- [DATASET EXCERPTS]
%%

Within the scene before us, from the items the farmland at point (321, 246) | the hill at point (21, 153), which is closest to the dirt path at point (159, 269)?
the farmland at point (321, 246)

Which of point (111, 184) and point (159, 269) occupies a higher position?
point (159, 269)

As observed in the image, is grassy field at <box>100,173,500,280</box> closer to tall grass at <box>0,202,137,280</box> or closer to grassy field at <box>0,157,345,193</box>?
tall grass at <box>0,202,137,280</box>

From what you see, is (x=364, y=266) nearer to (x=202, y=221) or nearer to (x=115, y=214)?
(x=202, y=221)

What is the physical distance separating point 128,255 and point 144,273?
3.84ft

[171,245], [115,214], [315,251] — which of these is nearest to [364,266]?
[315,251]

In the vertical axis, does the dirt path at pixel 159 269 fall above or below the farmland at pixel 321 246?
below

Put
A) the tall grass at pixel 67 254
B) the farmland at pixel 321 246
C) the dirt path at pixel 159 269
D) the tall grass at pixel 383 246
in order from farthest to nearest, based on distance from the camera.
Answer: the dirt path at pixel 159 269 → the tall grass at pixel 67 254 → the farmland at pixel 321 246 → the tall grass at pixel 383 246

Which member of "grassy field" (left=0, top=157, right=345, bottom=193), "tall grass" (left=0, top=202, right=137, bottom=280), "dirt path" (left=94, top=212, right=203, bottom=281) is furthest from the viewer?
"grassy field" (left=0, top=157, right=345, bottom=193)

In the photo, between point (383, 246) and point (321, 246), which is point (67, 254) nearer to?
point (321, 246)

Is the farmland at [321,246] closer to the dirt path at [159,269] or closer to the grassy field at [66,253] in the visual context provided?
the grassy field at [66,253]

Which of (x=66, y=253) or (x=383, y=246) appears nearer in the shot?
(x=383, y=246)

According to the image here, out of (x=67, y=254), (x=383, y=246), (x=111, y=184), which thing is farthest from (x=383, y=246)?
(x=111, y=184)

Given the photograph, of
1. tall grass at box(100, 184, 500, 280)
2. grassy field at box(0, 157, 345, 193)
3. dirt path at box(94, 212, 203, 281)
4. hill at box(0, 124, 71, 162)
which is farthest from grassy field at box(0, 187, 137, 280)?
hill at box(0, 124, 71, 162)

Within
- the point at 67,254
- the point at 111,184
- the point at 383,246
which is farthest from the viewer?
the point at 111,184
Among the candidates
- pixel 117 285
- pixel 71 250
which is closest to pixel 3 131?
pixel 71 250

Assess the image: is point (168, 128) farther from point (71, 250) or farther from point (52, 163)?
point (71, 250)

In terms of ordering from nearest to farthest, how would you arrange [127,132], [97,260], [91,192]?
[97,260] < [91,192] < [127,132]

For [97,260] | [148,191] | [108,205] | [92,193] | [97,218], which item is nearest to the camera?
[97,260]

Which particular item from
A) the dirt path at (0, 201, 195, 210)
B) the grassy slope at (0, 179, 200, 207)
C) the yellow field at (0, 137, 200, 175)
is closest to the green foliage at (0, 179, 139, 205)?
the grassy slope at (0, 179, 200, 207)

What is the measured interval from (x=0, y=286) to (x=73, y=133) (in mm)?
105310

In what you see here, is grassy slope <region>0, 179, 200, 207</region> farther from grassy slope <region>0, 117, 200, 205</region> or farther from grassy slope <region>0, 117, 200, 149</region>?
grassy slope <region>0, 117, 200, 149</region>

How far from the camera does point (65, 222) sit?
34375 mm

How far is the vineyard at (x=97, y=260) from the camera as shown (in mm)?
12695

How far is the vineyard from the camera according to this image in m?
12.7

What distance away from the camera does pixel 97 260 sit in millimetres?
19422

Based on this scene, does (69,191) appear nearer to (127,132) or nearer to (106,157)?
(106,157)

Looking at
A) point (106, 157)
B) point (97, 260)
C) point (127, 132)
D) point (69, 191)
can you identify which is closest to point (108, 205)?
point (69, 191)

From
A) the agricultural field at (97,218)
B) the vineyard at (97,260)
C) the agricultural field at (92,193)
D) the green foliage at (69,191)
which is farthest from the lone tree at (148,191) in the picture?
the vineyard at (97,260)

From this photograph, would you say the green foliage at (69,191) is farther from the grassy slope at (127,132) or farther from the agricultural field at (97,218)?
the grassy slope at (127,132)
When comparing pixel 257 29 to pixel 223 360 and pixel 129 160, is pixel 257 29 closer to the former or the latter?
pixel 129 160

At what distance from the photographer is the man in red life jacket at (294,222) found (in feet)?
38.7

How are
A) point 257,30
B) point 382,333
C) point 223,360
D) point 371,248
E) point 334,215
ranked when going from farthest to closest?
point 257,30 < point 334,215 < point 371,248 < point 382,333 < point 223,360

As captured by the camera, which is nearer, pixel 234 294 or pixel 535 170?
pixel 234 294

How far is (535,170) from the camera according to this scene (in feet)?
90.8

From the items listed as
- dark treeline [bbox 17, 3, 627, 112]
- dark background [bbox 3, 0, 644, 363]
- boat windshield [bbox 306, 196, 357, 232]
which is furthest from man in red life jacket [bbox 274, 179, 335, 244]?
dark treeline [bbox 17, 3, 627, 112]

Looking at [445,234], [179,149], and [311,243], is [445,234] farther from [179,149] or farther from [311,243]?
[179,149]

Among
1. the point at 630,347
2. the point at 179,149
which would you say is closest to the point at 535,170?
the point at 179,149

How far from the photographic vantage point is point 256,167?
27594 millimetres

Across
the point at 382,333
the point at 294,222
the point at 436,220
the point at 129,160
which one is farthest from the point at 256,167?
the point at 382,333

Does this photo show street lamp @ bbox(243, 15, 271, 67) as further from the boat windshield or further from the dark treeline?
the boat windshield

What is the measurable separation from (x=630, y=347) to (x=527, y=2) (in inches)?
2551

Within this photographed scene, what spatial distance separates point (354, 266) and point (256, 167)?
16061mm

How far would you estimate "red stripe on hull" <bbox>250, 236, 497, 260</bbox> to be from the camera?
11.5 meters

%%

- [TASK]
Reproduce each of the records above word for word, keeping their original order and line breaks.

- [EXPECTED ANSWER]
Within the scene before us, from the items the farmland at point (321, 246) | the hill at point (21, 153), which is closest to the dirt path at point (159, 269)?
the farmland at point (321, 246)

Which of point (111, 184) and point (159, 269) occupies a higher position?
point (159, 269)

As observed in the image, is grassy field at <box>100,173,500,280</box> closer to tall grass at <box>0,202,137,280</box> or closer to grassy field at <box>0,157,345,193</box>?
tall grass at <box>0,202,137,280</box>

From what you see, is (x=364, y=266) nearer to (x=202, y=221) or nearer to (x=115, y=214)?
(x=202, y=221)

What is the physical distance separating point 128,255 and point 144,273?
3.84ft

[171,245], [115,214], [315,251] — which of these is nearest to [364,266]?
[315,251]

In the vertical axis, does the dirt path at pixel 159 269 fall above or below the farmland at pixel 321 246?
below

Put
A) the tall grass at pixel 67 254
B) the farmland at pixel 321 246
C) the dirt path at pixel 159 269
D) the tall grass at pixel 383 246
in order from farthest to nearest, based on distance from the camera.
Answer: the dirt path at pixel 159 269 → the tall grass at pixel 67 254 → the farmland at pixel 321 246 → the tall grass at pixel 383 246

Which member of "grassy field" (left=0, top=157, right=345, bottom=193), "tall grass" (left=0, top=202, right=137, bottom=280), "dirt path" (left=94, top=212, right=203, bottom=281) is furthest from the viewer?
"grassy field" (left=0, top=157, right=345, bottom=193)

In the photo, between point (383, 246) and point (321, 246), which is point (67, 254) nearer to?
point (321, 246)

Is the farmland at [321,246] closer to the dirt path at [159,269] or closer to the grassy field at [66,253] in the visual context provided?
the grassy field at [66,253]

Which of (x=66, y=253) or (x=383, y=246) appears nearer in the shot?
(x=383, y=246)

According to the image here, out of (x=67, y=254), (x=383, y=246), (x=111, y=184), which thing is farthest from (x=383, y=246)?
(x=111, y=184)

Given the photograph, of
1. tall grass at box(100, 184, 500, 280)
2. grassy field at box(0, 157, 345, 193)
3. dirt path at box(94, 212, 203, 281)
4. hill at box(0, 124, 71, 162)
which is farthest from grassy field at box(0, 187, 137, 280)?
hill at box(0, 124, 71, 162)

Within
- the point at 67,254
- the point at 111,184
- the point at 383,246
which is farthest from the viewer?
the point at 111,184
Among the candidates
- pixel 117 285
- pixel 71 250
which is closest to pixel 3 131?
pixel 71 250

Assess the image: is point (168, 128) farther from point (71, 250) or farther from point (52, 163)?
point (71, 250)

In terms of ordering from nearest to farthest, how would you arrange [127,132], [97,260], [91,192]?
[97,260] < [91,192] < [127,132]

For [97,260] | [148,191] | [108,205] | [92,193] | [97,218], which item is nearest to the camera?
[97,260]

Which particular item from
A) the dirt path at (0, 201, 195, 210)
B) the grassy slope at (0, 179, 200, 207)
C) the yellow field at (0, 137, 200, 175)
is closest to the green foliage at (0, 179, 139, 205)?
the grassy slope at (0, 179, 200, 207)

What is the measured interval from (x=0, y=286) to (x=73, y=133) (in mm)?
105310

In what you see here, is grassy slope <region>0, 179, 200, 207</region> farther from grassy slope <region>0, 117, 200, 205</region> or farther from grassy slope <region>0, 117, 200, 149</region>?
grassy slope <region>0, 117, 200, 149</region>

How far from the camera does point (65, 222) sit?
34375 mm

How far is the vineyard at (x=97, y=260) from the camera as shown (in mm)?
12695

How far is the vineyard from the camera according to this image in m?
12.7

What distance away from the camera does pixel 97 260 sit in millimetres?
19422

Based on this scene, does (69,191) appear nearer to (127,132) or nearer to (106,157)?
(106,157)

Looking at
A) point (106, 157)
B) point (97, 260)
C) point (127, 132)
D) point (69, 191)
can you identify which is closest to point (108, 205)?
point (69, 191)

From
A) the agricultural field at (97,218)
B) the vineyard at (97,260)
C) the agricultural field at (92,193)
D) the green foliage at (69,191)
which is farthest from the lone tree at (148,191) in the picture?
the vineyard at (97,260)

From this photograph, would you say the green foliage at (69,191) is farther from the grassy slope at (127,132) or farther from the agricultural field at (97,218)?
the grassy slope at (127,132)
When comparing pixel 257 29 to pixel 223 360 and pixel 129 160, is pixel 257 29 closer to the former or the latter?
pixel 129 160

At what distance from the photographer is the man in red life jacket at (294,222) found (in feet)?
38.7

How are
A) point 257,30
B) point 382,333
C) point 223,360
D) point 371,248
E) point 334,215
ranked when going from farthest to closest?
point 257,30 < point 334,215 < point 371,248 < point 382,333 < point 223,360

As captured by the camera, which is nearer, pixel 234 294 or pixel 535 170?
pixel 234 294

How far is (535,170) from the camera according to this scene (in feet)?
90.8

From the items listed as
- dark treeline [bbox 17, 3, 627, 112]
- dark background [bbox 3, 0, 644, 363]
- boat windshield [bbox 306, 196, 357, 232]
which is furthest from man in red life jacket [bbox 274, 179, 335, 244]?
dark treeline [bbox 17, 3, 627, 112]

Looking at [445,234], [179,149], and [311,243], is [445,234] farther from [179,149] or farther from [311,243]?
[179,149]

Among
1. the point at 630,347
2. the point at 179,149
which would you say is closest to the point at 535,170?
the point at 179,149

How far from the photographic vantage point is point 256,167?
27594 millimetres

Across
the point at 382,333
the point at 294,222
the point at 436,220
the point at 129,160
which one is farthest from the point at 256,167?
the point at 382,333

Does this photo show street lamp @ bbox(243, 15, 271, 67) as further from the boat windshield or further from the dark treeline?
the boat windshield

What is the measurable separation from (x=630, y=347) to (x=527, y=2) (in inches)?
2551

Within this photographed scene, what spatial distance separates point (354, 266) and point (256, 167)?
16061mm

How far would you estimate "red stripe on hull" <bbox>250, 236, 497, 260</bbox> to be from the camera?
11.5 meters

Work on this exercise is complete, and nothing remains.